Iatrogenic occurrences at the intensive care unit: impact on the patients' severity and on the nursing workload
© BioMed Central Ltd. 2004
Published: 15 March 2004
This descriptive exploratory study had the objectives to characterize the iatrogenic occurrences and to evaluate its impact on clinical conditions of the patients and on the nursing workload at the intensive care unit (ICU). Data were prospectively collected during a 3-month period, in two general ICUs of a hospital in the city of São Paulo, using a file card to record the occurrences. Patient's severity and nursing workload were evaluated, respectively, by means of the Simplified Acute Physiology Score (SAPS II) and the Therapeutic Intervention Scoring System-28 (TISS-28).
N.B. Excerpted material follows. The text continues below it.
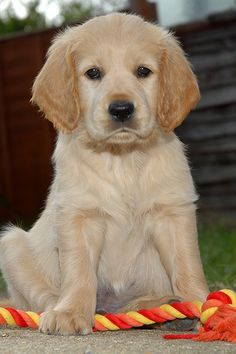 Love of Goldens   ...........click here to find out more     http://guy.googydog.com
The population of the study consisted of 212 patients, of which 47 (22.0%) were victims of 80 iatrogenic occurrences during their stay at the ICU. Among the victim patients, 57% suffered one occurrence, 28.0% two occurrences and 15.0% three or four occurrences. Regarding the type of event, 27.0% were related to pressure ulcer, followed by 24.0% and 20.0%, respectively, regarding handling of the orotracheal cannula and two blood catheters. The others, occurred during administration of medicaments (13.0%), care with probes (10.0%) drains (5.0%) and handling of equipment (1.0%). Occurrences related to substructure were not found. Regarding the impact of occurrences on the patient's severity and on the nursing workload, no statistically significant difference was found in the mean between the SAPS II and TISS-28 scores of victim and nonvictim patients of occurrences, during admission to the ICU. When comparing severity and nursing workload in victim patients, before and after the event, a difference was observed only in the mean scores of the TISS-28 (P < 0.001). Regarding this analysis with the different types of occurrences, a statistically significant difference was found both in the SAPS II (P < 0.042) and TISS-28 (P < 0.001) scores in the occurrences regarding handling of the orotracheal cannula. The results of this investigation reinforce the need for investments to help qualify professionals to work with the critical patients as a major measurement for safety nursing assistance and quality in the ICU.